Skydiving from Space
The Red Bull Stratos  team has kept itself under wraps until today’s press conference at the New York Academy of Sciences in NYC. The ambitious project marks the first major attempt at breaking an old but daunting skydiving record, one that starts at the edge of space.
In 1960, U.S. Air Force Captain Joe Kittinger  stepped out of a capsule at 102,800 feet above the Earth’s surface and, in just minutes returned to the surface by simply falling. The falling part was easy. The surviving part was not—his first jump, from the Excelsior I module nearly ended in disaster when a parachute cord wrapped around his neck. His main chute, attached to a timer, deployed and saved him. In Excelsior III, he failed to report a malfunctioning glove and nearly lost his hand to depressurization. But his record-breaking jump was successful, and having fulfilled its mission, the Air Force stopped jumping from record heights.
His would-be successor is cut from the same mold, but has traveled a far different road. Felix Baumgartner  wears two tattoos—one, on his arm that says “Born to Fly” and another on his back, 502, that marks his BASE-jumping code—and has built a career out of from skydiving with frightening regularity and launching himself from architectural landmarks like the Gold Gate Bridge and Taipei 101 with a parachute on his back. He is a daredevil, but according to Kittinger and the rest of the Red Bull Stratos team, he is a calculating one that has survived thousands of skydives by knowing how to prepare and when to back away from a jump.
So then, is this jump a stunt? In a way, it is. This is sponsored by Red Bull, after all, which has associated itself with extreme, entertaining, and daring sporting endeavors for the last decade or so, from the Dakar Rally to snowboard racing.

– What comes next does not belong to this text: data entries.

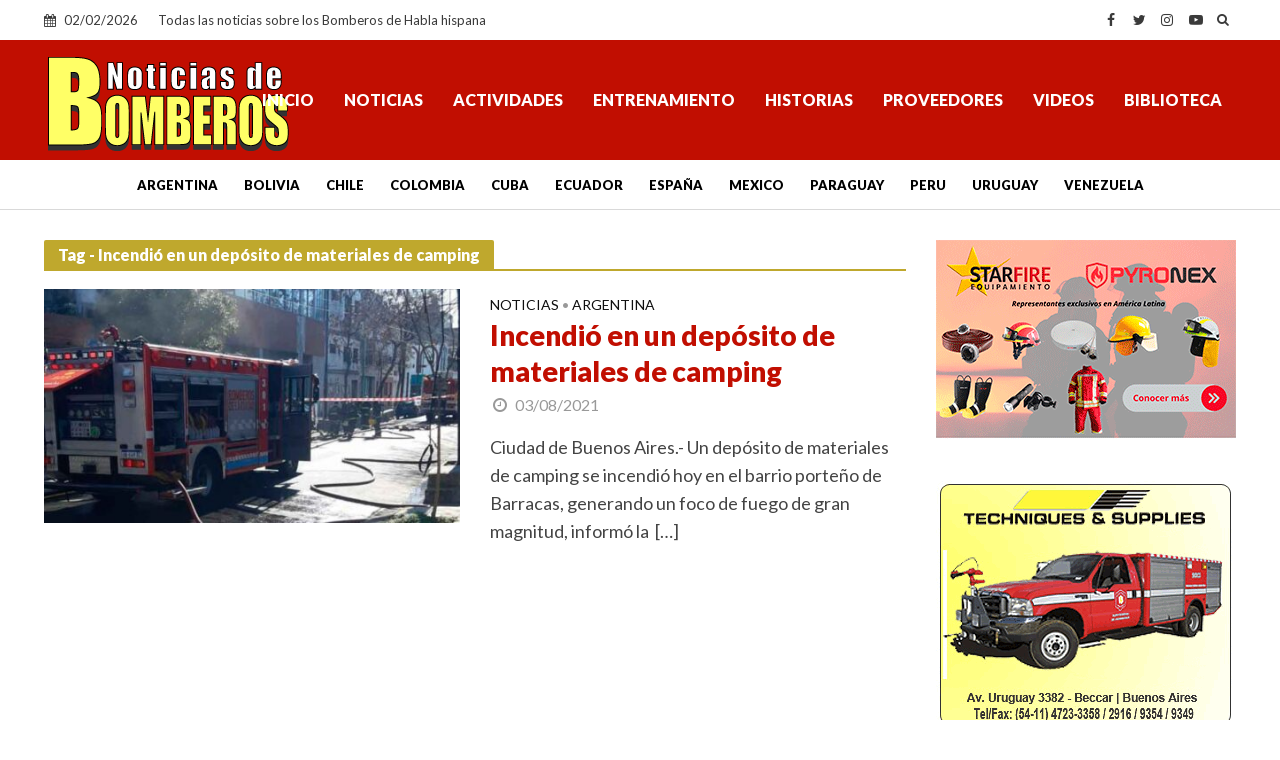

--- FILE ---
content_type: text/html; charset=utf-8
request_url: https://www.google.com/recaptcha/api2/aframe
body_size: 269
content:
<!DOCTYPE HTML><html><head><meta http-equiv="content-type" content="text/html; charset=UTF-8"></head><body><script nonce="dkIB1KMfCK0Zqrpk-gZIXw">/** Anti-fraud and anti-abuse applications only. See google.com/recaptcha */ try{var clients={'sodar':'https://pagead2.googlesyndication.com/pagead/sodar?'};window.addEventListener("message",function(a){try{if(a.source===window.parent){var b=JSON.parse(a.data);var c=clients[b['id']];if(c){var d=document.createElement('img');d.src=c+b['params']+'&rc='+(localStorage.getItem("rc::a")?sessionStorage.getItem("rc::b"):"");window.document.body.appendChild(d);sessionStorage.setItem("rc::e",parseInt(sessionStorage.getItem("rc::e")||0)+1);localStorage.setItem("rc::h",'1770011882495');}}}catch(b){}});window.parent.postMessage("_grecaptcha_ready", "*");}catch(b){}</script></body></html>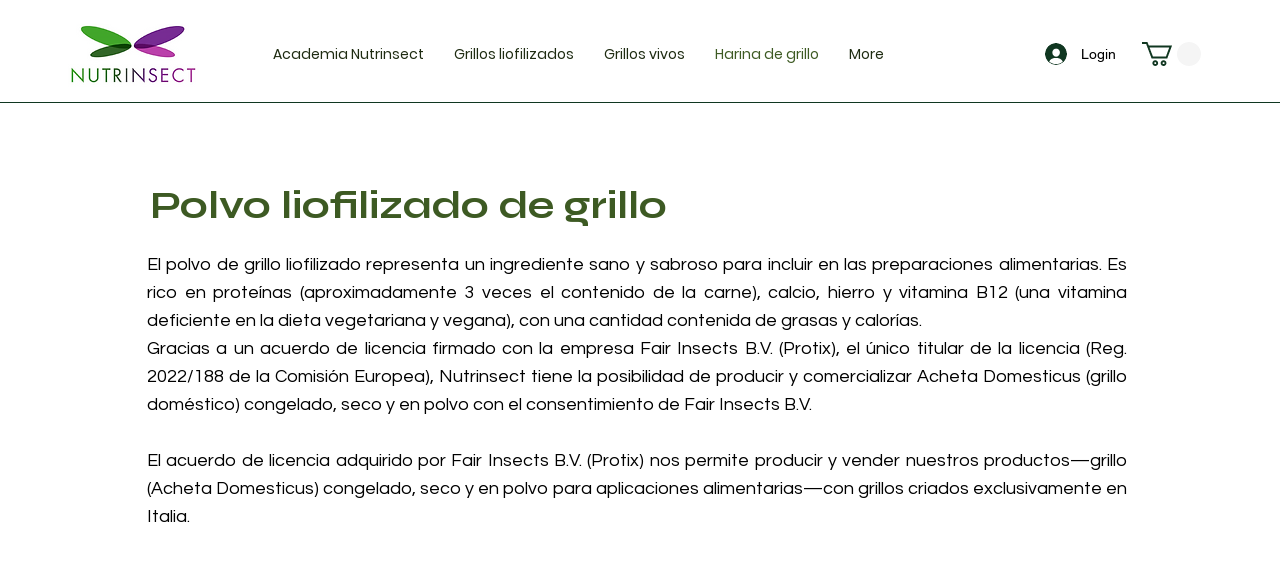

--- FILE ---
content_type: application/javascript; charset=utf-8
request_url: https://cs.iubenda.com/cookie-solution/confs/js/97149778.js
body_size: -286
content:
_iub.csRC = { showBranding: true, publicId: '9111ed76-6db6-11ee-8bfc-5ad8d8c564c0', floatingGroup: false };
_iub.csEnabled = true;
_iub.csPurposes = [4,2,3,1];
_iub.cpUpd = 1754202694;
_iub.csT = 0.025;
_iub.googleConsentModeV2 = true;
_iub.totalNumberOfProviders = 8;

But with people like Art Thompson, a veteran aerospace engineer who helped develop the B-2 bomber, and Jonathan Clark, a six-time Space Shuttle crew surgeon and advisor to the National Space Biomedical Research Institute, on board to develop the technology and training necessary to perform a jump from 120,000 feet, this attempt likely to mean much more than a stunt for three big reasons:
1) Mach 1. Blackbird SR-71 pilot Bill Weaver was forcibly ejected from his shattered plane at more than Mach 3. His copilot died in the accident. Weaver blacked out, but woke and lived to tell the tale of the only person to have traveled at more than Mach 1 in the Earth’s atmosphere in just a flight suit. Baumgartner, if he succeeds, will be the second, achieving between Mach 1 and 1.2 during his fall. Kittinger didn’t quite achieve Mach 1, owing to his lower jump height. A lot can go wrong. Testing is obviously sparse, so this jump will add valuable data to the potential survival chances for those returning to the ground from space in just a pressurized suit.

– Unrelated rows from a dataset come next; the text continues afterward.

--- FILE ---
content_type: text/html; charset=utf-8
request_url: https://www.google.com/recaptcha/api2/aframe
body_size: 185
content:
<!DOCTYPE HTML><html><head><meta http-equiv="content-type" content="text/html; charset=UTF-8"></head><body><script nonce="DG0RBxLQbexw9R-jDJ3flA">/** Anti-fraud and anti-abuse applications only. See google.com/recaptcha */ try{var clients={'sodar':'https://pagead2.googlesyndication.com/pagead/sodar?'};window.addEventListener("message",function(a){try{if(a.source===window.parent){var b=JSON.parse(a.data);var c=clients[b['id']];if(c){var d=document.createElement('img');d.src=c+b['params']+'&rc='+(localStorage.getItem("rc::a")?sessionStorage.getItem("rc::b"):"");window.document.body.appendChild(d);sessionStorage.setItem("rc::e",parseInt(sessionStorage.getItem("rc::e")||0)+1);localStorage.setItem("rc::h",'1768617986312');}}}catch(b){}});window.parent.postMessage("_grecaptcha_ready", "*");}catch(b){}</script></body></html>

2) Data collection and spacesuit design. Because Baumgartner will be traveling in a near vacuum, and because his suit will be filled with nearly pure oxygen, the use of traditional electronics and sensors will be fraught with hazard. According to Thompson, the technology necessary to collect biometric data they are hoping to get necessitated new, innovative solutions. In addition to physiological data, GPS, cameras, and other systems will be operating in Baumgartner’s suit continuously. Suit design is notoriously difficult, and the Red Bull Stratos team needed to heavily redesign the emergency suits already in use by NASA aboard the Space Shuttle. Greater mobility was necessary, but so was the incorporation of highly-aerodynamic drogue parachutes.
3) Commercial sponsorship. If efforts like SpaceX  and Virgin Galactic  are an indication of what’s in store for space travel, then Red Bull Stratos is just another necessary step on the road toward safe space travel for all humans.

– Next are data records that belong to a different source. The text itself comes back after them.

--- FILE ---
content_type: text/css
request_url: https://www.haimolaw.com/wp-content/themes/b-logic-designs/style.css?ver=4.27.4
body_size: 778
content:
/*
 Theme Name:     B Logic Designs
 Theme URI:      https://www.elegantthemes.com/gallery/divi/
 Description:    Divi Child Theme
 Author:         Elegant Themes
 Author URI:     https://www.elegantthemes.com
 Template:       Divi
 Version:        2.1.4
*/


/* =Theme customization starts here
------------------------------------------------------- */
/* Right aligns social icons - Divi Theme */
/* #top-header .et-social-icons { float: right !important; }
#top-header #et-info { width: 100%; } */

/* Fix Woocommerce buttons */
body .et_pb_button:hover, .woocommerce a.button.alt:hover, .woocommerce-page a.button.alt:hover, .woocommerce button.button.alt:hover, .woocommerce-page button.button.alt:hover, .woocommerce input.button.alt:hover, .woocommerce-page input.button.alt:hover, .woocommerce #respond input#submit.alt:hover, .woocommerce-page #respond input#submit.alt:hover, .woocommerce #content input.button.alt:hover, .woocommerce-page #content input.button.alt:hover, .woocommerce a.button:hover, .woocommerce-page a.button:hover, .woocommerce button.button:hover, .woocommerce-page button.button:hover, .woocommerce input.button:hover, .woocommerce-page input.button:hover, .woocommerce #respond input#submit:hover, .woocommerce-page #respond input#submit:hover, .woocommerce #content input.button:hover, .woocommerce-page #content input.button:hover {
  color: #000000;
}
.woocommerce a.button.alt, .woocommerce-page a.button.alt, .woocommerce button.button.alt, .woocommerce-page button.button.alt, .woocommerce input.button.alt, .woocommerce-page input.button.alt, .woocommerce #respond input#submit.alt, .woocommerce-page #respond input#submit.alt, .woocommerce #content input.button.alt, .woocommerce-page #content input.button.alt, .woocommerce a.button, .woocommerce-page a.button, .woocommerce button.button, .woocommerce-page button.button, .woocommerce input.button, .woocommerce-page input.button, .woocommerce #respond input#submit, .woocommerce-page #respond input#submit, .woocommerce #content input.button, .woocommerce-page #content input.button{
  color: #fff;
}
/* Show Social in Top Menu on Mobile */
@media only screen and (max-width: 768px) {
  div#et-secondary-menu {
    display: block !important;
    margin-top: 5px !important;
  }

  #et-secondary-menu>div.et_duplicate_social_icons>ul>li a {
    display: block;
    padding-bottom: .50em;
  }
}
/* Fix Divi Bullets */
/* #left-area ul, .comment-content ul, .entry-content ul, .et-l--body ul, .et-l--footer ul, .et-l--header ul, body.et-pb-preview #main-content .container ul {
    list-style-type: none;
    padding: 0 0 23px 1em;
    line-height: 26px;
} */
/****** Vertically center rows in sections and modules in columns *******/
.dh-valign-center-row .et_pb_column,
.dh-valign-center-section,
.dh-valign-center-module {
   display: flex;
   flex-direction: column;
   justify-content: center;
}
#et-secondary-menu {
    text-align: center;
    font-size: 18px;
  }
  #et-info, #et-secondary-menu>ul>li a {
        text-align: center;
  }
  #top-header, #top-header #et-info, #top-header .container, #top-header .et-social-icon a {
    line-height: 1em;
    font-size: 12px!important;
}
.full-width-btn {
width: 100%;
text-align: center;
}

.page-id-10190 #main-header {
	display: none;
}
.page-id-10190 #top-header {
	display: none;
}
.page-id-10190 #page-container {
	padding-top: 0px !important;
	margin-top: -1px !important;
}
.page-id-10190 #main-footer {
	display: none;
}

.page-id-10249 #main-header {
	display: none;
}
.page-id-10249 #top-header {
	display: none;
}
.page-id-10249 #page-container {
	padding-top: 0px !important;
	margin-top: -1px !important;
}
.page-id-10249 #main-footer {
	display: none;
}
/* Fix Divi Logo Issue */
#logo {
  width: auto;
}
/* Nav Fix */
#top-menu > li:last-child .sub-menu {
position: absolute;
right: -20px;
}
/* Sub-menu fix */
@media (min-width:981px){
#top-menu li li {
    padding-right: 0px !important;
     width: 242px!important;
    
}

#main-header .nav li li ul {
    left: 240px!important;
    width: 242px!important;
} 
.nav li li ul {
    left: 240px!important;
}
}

Much is still under a blanket. The dates for the jumps haven’t been announced. The locations for the jumps haven’t been revealed. The cost of the project, while assumed to be in the millions, has also been kept top secret.
There’s a good reason why a jump like this hasn’t been attempted very often. A lot could go wrong. Many efforts literally don’t get off the ground. The few successes have occurred with the support of the U.S. Air Force or Russia’s own military might: in 1962, Eugene Andreev jumped from 85,400 feet.
Baumgartner must complete several jumps at steadily escalating heights before attempting the record. Although he is reportedly comfortable in the pressure suit, he has yet to jump from more than 33,000 feet (which was during his flight across the English Channel). Sudden depressurization, unintentional spins, electrical or mechanical malfunctions, and the hazards of aerodynamics around the sound barrier all threaten to snuff out Baumgartner’s attempt.
But, as was evident at today’s announcement, the 40-year-old is confident: he has already earned his pilot’s license, and after his successful jump, which will supposedly take place later this year, he will fight fires from the cockpit of a helicopter. Also dangerous, he admitted, but less risky by far than jumping from space.